The Strongest Amongst Us is a love story and historical fiction, not a romance. The author takes the reader through the men of the Olason family arriving in Manitoba after enduring a horrible storm. Yes, weather is crucial in this novel because the elements play a big part in the survival of settlers, no matter the era, and starvation and freezing were quite common, especially in this area.
I enjoyed Nathaniel, the main protagonist who is only seventeen at the time. In the late nineteen century, seventeen was a different time than it is now. You were a man then, and the same for women, especially those out on the land and not living in the safety of cities, so I found Nathaniel’s actions perfect for his age, a boy who is struggling to become a man, and his survival is what tests him.
As for Anwa, the Swampy Cree young woman Nathaniel befriends, I really enjoyed seeing her featured. It’s rare when an Indigenous woman is the main protagonist in novels, so this was very refreshing, especially Swampy Cree. You don’t see this nation pop up, and this was a great change. Her reserve was also portrayed correctly with the reverend being a key part of it, and their church, because in the late 1800s, that was how it was. My own reserve was the same way, with the first church being established in the late 1800s. There were also day schools by then, so Anwa knowing English was quite believable.
I enjoyed the hardships they endured to build a community and a life together, and the realism of the prejudices they face, especially from the doctors, government, and even Nathaniel’s own father.
Their love story from Anwa teaching Nathaniel how to cope with the land, and even become one with it, was wonderfully written. I also enjoyed the small historical facts such as how to build a snow plow.

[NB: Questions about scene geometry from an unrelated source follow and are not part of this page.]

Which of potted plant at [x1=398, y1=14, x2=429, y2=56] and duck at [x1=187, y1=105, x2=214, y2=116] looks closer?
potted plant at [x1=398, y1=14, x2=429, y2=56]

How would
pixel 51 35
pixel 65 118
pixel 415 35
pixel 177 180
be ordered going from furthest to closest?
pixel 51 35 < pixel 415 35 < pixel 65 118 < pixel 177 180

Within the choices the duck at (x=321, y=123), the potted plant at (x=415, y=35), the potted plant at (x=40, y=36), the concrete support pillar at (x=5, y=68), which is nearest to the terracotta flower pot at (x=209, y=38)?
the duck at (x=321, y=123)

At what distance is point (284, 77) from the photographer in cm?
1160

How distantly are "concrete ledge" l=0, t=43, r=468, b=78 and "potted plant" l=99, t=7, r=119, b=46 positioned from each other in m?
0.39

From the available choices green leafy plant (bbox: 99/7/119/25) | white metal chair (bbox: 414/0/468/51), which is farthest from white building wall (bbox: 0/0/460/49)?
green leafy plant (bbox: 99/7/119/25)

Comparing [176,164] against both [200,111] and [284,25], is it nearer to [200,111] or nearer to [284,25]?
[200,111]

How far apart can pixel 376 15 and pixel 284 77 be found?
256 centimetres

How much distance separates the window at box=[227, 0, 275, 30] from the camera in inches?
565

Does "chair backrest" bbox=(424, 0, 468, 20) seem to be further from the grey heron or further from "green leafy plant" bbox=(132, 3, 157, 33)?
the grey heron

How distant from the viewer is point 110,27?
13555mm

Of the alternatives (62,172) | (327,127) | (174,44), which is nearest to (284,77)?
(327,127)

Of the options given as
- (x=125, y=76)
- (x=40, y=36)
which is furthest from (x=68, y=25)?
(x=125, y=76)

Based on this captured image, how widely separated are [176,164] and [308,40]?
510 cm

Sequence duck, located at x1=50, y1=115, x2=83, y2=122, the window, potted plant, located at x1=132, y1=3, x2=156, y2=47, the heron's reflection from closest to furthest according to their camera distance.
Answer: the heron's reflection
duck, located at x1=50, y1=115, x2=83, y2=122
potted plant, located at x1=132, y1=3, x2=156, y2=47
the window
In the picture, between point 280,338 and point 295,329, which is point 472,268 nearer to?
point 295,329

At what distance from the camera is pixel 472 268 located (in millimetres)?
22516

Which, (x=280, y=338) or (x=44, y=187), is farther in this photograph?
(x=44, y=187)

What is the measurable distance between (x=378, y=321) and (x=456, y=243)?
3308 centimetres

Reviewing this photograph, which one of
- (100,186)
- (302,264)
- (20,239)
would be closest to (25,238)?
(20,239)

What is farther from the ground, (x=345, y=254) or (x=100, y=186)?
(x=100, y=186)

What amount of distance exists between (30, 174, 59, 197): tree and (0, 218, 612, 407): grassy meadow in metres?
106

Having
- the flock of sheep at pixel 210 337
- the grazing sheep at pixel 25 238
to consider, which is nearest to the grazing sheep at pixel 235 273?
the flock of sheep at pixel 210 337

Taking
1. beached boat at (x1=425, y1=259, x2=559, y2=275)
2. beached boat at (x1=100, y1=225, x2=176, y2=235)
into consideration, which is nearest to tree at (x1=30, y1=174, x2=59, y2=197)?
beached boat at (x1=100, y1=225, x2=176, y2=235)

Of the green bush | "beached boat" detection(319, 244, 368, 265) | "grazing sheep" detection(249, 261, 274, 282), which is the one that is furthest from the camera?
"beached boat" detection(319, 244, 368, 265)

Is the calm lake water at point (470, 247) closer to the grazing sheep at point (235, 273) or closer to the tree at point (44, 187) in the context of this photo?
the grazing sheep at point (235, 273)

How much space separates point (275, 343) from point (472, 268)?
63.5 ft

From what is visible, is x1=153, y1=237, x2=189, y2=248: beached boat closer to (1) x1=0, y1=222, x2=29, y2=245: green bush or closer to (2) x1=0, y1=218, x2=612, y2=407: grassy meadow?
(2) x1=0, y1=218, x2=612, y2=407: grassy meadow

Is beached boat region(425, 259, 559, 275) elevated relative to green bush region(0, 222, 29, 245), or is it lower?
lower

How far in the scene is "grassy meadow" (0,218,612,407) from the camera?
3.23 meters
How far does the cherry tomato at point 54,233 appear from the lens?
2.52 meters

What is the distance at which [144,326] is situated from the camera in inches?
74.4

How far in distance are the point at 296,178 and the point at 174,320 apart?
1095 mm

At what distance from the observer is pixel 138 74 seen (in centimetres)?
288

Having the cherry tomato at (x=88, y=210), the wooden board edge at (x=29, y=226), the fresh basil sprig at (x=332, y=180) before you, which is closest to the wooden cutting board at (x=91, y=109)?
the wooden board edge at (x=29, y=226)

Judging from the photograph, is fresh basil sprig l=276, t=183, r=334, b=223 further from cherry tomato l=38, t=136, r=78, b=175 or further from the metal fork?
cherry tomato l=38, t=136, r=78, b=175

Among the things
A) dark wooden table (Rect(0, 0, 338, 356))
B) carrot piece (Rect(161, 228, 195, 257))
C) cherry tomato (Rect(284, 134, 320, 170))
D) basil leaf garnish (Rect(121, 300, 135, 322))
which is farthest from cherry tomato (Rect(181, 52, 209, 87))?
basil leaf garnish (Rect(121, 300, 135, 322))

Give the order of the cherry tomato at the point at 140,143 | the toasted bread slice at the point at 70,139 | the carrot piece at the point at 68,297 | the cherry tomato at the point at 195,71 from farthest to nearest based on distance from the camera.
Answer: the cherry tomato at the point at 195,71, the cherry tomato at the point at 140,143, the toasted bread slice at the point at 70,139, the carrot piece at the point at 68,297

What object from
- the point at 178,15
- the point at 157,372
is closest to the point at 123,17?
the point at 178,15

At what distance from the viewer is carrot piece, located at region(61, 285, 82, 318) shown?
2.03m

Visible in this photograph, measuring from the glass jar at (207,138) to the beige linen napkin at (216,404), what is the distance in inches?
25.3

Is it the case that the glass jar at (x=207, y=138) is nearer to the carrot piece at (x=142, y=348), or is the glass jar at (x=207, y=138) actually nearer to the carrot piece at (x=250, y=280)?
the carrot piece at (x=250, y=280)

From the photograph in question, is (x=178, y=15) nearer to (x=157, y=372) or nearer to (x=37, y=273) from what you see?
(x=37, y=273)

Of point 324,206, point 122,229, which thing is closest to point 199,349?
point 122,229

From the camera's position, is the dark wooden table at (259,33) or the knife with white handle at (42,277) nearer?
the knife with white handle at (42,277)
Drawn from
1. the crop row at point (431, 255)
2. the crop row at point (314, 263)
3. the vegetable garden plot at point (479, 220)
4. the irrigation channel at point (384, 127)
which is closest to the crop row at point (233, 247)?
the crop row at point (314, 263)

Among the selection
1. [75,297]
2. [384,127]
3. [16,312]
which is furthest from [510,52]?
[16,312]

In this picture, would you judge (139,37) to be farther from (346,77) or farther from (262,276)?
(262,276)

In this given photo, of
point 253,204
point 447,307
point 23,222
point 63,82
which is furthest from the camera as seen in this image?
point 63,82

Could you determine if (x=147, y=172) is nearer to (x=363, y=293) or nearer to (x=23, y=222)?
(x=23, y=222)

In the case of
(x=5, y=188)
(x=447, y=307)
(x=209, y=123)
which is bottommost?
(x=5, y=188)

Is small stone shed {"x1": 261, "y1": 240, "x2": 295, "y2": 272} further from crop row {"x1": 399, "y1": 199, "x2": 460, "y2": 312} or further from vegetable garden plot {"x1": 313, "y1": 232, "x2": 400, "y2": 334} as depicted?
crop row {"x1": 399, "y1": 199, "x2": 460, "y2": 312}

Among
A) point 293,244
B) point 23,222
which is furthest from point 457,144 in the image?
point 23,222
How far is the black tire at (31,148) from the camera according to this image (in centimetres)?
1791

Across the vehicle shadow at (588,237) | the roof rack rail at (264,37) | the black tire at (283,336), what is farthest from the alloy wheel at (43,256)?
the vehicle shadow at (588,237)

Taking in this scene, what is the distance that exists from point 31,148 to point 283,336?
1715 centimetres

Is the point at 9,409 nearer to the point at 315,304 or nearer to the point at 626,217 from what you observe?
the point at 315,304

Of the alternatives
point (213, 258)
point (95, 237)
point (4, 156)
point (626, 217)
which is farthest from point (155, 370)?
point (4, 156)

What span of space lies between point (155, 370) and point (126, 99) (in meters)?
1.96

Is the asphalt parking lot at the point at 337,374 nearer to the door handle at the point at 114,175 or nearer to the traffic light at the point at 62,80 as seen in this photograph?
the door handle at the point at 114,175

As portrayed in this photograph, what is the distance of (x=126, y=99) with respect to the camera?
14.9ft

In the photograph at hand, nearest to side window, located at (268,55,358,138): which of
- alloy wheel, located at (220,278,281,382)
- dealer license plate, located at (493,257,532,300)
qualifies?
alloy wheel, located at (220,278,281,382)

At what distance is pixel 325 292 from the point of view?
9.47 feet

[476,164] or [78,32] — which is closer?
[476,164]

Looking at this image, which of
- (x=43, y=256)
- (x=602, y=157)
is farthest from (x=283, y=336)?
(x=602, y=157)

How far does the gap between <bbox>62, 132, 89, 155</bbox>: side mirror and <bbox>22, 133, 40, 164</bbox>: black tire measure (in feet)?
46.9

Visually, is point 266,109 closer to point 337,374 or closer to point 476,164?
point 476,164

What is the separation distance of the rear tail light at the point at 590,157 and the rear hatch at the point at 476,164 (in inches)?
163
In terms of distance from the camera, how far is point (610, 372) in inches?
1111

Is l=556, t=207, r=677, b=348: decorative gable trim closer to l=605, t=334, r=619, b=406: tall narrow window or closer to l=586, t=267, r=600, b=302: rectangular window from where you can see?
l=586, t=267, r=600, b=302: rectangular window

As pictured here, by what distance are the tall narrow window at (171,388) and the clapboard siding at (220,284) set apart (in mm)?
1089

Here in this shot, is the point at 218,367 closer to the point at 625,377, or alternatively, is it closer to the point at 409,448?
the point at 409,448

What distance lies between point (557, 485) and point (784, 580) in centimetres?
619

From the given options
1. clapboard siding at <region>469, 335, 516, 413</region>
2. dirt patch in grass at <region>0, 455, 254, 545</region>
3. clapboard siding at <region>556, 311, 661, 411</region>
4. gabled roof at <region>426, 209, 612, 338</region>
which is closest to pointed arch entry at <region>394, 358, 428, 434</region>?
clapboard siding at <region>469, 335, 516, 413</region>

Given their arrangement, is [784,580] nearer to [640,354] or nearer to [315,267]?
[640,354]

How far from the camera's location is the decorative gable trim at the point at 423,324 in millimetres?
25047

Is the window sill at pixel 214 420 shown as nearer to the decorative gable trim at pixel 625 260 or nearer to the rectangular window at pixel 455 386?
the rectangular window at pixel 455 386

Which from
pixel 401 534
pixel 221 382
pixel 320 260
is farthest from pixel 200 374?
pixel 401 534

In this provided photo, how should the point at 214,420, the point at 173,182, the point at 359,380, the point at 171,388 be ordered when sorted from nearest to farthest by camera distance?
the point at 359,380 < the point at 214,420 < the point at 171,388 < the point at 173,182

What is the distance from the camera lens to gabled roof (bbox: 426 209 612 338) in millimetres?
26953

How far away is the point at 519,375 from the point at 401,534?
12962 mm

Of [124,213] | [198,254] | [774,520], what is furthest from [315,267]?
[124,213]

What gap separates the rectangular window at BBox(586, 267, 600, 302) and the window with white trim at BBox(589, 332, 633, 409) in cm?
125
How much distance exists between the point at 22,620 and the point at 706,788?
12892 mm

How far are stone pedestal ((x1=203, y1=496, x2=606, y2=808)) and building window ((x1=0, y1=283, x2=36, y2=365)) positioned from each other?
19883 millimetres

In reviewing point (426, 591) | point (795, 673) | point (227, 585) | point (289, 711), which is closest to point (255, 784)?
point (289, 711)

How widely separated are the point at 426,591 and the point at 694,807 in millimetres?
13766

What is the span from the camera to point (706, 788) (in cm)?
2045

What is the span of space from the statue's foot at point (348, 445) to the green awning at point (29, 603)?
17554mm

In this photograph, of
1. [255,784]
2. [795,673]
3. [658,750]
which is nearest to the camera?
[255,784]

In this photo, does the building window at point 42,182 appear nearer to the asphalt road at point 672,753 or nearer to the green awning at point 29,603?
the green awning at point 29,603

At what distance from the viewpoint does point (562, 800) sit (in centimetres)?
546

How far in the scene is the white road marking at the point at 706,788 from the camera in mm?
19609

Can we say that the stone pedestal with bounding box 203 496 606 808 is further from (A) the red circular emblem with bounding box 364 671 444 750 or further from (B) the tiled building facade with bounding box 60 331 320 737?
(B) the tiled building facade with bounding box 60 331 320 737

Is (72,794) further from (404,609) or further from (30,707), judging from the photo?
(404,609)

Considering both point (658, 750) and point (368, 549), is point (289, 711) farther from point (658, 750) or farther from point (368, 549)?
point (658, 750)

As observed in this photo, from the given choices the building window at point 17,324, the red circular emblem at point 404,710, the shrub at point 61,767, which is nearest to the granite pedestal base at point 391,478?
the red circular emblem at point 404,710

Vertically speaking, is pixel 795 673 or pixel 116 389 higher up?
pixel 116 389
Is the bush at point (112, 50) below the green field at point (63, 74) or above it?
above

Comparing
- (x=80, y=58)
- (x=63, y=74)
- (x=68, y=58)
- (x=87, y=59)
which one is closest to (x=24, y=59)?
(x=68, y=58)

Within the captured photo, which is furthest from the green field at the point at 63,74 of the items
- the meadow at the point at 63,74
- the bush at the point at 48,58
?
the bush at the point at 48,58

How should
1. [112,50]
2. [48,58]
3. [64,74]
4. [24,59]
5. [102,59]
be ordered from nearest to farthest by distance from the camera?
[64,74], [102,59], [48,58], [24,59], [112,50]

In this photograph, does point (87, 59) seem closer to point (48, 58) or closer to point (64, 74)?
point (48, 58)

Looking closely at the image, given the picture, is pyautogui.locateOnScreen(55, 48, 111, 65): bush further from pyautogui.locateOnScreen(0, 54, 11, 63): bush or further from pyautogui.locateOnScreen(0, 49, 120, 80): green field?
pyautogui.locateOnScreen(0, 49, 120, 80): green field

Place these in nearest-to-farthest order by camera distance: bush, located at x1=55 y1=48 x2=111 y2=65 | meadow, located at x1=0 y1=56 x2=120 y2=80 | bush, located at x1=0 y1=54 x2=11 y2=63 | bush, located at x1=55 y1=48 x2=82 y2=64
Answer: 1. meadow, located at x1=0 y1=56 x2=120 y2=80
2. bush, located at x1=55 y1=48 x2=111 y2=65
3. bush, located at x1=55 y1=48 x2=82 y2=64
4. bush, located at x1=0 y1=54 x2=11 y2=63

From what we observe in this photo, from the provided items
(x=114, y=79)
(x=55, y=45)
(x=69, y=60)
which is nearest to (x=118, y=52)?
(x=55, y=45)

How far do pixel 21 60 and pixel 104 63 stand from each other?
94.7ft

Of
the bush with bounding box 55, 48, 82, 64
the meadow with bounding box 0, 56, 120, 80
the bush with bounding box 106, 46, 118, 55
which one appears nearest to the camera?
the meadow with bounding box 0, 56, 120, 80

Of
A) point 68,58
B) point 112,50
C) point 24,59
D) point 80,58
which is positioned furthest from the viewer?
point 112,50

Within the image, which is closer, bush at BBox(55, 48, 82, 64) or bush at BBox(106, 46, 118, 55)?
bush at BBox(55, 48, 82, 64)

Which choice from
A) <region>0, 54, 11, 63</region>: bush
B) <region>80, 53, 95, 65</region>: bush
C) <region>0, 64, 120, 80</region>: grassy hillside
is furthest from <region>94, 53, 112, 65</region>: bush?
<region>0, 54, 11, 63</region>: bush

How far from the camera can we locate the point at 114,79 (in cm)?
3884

Being the author’s first novel, the writing did feel a bit choppy now and then, but it didn’t distract me from enjoying this wonderful historical piece of fiction. The author used her research well, so it didn’t overcome the plot and love story but was used as part of it to bring realism to the work. Well done.
I recommend readers give this a purchase. You won’t be disappointed. It’s a great start to a new series.
Have you read The Strongest Amongst Us? If so, do you agree with my review? If you haven’t read the book, would you be willing to now?